[DS]Data Preprocessing - UnderSampling and OverSampling
Published in , 2024
This time we will look at the basic concepts of UnderSampling and OverSampling.
Concepts of UnderSampling and OverSampling
In reality, the result of collecting a lot of data often has an imbalanced distribution. In such cases, it can cause a decrease in accuracy when training the model. From this awareness of the problem, methods such as UnderSampling and OverSampling have emerged.
Source: https://www.kaggle.com/code/rafjaa/resampling-strategies-for-imbalanced-datasets
UnderSampling reduces the number of data in the class that occupies a high proportion, and OverSampling increases the data of the class with a low proportion. It should be noted that UnderSampling can reduce the data and lower the performance of the model.
Methods of UnderSampling and OverSampling
To look at it more practically, I referred to the sklearn documentation. The images were also taken from this site.
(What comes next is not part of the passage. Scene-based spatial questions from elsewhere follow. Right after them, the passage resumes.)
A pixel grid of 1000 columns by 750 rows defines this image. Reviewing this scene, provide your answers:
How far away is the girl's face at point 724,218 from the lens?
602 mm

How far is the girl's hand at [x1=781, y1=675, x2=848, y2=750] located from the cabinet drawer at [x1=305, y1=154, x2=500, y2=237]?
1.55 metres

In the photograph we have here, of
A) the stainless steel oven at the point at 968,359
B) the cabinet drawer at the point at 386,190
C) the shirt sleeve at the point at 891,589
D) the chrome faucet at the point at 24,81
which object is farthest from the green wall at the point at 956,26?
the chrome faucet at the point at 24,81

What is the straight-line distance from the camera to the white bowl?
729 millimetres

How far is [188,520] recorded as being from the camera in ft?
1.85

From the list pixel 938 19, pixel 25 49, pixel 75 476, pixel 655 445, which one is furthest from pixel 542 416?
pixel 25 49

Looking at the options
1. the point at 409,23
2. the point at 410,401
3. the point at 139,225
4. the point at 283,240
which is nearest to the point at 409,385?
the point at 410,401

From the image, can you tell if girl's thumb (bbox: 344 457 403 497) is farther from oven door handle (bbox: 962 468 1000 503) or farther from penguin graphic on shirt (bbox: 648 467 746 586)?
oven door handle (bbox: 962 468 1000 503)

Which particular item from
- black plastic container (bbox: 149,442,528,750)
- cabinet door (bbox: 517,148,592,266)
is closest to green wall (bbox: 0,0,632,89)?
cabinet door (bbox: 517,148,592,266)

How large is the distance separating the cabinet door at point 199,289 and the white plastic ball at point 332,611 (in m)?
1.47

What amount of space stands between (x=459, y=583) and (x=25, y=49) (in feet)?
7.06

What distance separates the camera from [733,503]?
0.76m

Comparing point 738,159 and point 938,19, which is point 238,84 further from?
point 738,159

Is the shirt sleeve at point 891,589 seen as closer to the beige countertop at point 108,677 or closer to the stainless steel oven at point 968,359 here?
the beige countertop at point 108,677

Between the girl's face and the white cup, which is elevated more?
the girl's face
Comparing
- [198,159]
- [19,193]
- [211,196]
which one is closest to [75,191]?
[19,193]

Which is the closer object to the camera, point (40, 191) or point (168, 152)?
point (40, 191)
https://imbalanced-learn.org/stable/under_sampling.html
UnderSampling Methods
(1) Prototype Generation Prototype generation creates representative samples (prototypes) that summarize the data of the majority class, reducing the overall data while maintaining important characteristics of the original data.
(2) Prototype Selection Prototype Selection is a technique that selects only important samples from the data of the majority class to solve the problem of imbalanced data. A typical example is RandomUnderSampler. It reduces the number of data by randomly selecting data from the majority class.
OverSampling Methods
The two representative oversampling methods are RandomOverSampling and SMOTE.
(1) RandomOverSampling It is a task of increasing the number of data by duplicating the data of the class with a low proportion to balance it. There is a problem that overfitting can occur for the minority class.
(2) SMOTE (Synthetic Minority Oversampling Technique) It is a technique that fills in virtual data around the existing minority class based on the KNN algorithm. One of the minority classes is randomly selected. It finds K minority class neighbors in that class, randomly selects one of them, and generates virtual data between the two selected classes.
When visualizing the differences between each oversampling technique, it looks like this.
When there is little data, it is better to choose OverSampling rather than UnderSampling, and it seems reasonable to use each sampling method by directly comparing them as shown above.